Garrick and the stranger took up their positions facing each other a few paces apart in the centre of the street. The crowd from the saloon along with a few passers-by carefully lined the wooden porches of the shops and houses that made up the long main street. A few hurried away, eager to avoid the imminent gun fight.

Garrick looked up to feel the sun on his face and smiled. The stranger stood facing him, tense and focused, his hand close to his gun. Garrick noticed how tense he looked and remembered that feeling, but then the stranger had more to lose. Garrick gently pulled back his long coat to clear it from his own gun and saw the stranger shift his stance in anticipation. The whole town fell silent as their eyes met.

It was Garrick who went for his gun first, but at the last moment he paused for the briefest of moments. He wondered in that moment if he wanted to carry on, if he had any right to kill another young man so he could remain alive until the next one came to find him. The split second pause was all the stranger needed.

Before Garrick’s gun had cleared the holster he felt three bullets hammer into his chest. He tottered backwards and sank to his knees. He went to tip his hat to the stranger, but fell dead to the ground before he could raise his hand.
Jed was already running up to the stranger before Garrick hit the ground. But he paused when the stranger levelled his gun at him.

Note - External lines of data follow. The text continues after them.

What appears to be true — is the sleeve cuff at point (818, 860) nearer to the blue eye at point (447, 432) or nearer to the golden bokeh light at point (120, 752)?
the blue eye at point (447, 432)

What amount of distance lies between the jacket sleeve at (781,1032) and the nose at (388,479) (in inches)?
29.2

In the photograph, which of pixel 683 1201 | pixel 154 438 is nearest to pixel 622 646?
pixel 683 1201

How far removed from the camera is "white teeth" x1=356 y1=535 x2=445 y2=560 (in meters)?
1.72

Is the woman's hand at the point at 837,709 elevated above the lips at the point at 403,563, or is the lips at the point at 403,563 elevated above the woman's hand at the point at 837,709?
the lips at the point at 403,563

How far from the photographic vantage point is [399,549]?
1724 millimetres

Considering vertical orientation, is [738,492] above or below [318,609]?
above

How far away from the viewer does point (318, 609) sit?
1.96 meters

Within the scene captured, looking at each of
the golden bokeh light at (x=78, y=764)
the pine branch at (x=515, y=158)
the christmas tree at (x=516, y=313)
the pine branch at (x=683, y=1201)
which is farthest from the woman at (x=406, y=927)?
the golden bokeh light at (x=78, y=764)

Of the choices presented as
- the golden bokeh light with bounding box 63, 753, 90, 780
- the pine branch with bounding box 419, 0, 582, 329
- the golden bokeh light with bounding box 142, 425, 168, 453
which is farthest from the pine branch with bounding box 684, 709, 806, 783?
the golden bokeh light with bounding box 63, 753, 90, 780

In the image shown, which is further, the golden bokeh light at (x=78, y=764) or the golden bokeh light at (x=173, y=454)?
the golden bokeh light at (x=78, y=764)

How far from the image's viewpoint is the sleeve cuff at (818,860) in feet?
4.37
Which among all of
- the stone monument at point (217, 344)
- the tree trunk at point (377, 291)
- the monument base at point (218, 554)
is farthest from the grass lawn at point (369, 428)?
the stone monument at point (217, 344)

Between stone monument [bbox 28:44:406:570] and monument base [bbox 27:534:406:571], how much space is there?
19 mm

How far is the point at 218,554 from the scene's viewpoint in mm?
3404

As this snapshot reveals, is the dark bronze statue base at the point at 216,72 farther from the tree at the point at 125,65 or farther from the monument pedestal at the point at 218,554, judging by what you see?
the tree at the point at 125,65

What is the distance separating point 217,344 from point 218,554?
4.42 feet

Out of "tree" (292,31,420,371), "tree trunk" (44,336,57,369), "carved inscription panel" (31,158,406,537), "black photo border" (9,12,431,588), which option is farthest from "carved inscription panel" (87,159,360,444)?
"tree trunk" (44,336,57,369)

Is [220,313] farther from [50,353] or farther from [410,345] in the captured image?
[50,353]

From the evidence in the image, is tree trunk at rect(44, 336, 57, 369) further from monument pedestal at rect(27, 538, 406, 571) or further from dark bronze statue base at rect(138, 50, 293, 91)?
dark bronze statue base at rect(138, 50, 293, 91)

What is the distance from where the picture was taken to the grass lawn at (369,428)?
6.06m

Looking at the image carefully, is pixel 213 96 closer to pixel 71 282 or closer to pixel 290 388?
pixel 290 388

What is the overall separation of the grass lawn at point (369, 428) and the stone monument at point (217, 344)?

“You’d better give me a look at that gorram warrant bill or you’ll not be walking out of here,” said Jed.

The stranger said nothing but handed him the bill. It clearly pictured Garrick, with a reward posted under the picture and a list of his crimes. Murder was the least of them. Jed stood there amazed; it was nothing like the man he knew.
The stranger reached into Garrick’s coat and plucked off the tin star that was pinned to his waistcoat. He tossed it to Jed.

“Looks like your town needs a new Sheriff,” he said.

“He was a good man,” said Jed.

“Maybe he was. But the past always catches you, and he had his last chance a long time ago.”